| Aim |
Could you swap "misty forest" for "foggy woods" in the rows below, keeping everything else as it is, and leave the pictures out of your answer?

| Material for this task |
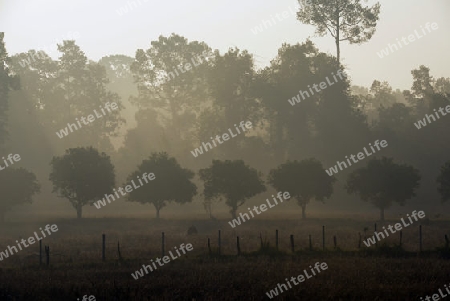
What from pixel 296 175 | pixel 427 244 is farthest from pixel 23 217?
pixel 427 244

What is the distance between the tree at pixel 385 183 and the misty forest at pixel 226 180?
178 mm

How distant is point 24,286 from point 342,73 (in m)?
86.6

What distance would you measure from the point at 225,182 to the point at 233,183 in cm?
99

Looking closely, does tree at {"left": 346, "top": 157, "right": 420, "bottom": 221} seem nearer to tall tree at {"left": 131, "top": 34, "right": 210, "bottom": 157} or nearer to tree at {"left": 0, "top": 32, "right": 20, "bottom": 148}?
tall tree at {"left": 131, "top": 34, "right": 210, "bottom": 157}

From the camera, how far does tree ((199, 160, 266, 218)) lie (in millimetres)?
68438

| Exercise result |
What from pixel 296 175 | pixel 427 244 is farthest from pixel 23 217?
pixel 427 244

What is the distance between the tree at pixel 385 183 and the foggy woods at pixel 226 180?
178 mm

How distant is point 24,286 from point 342,73 (in m)?
86.6

What distance would you measure from the point at 225,182 to the point at 233,183 in cm?
99

Looking closely, does tree at {"left": 346, "top": 157, "right": 420, "bottom": 221} seem nearer to tall tree at {"left": 131, "top": 34, "right": 210, "bottom": 157} or nearer to tree at {"left": 0, "top": 32, "right": 20, "bottom": 148}?
tall tree at {"left": 131, "top": 34, "right": 210, "bottom": 157}

From the camera, how far does tree ((199, 160, 266, 218)) lie (in millimetres)?
68438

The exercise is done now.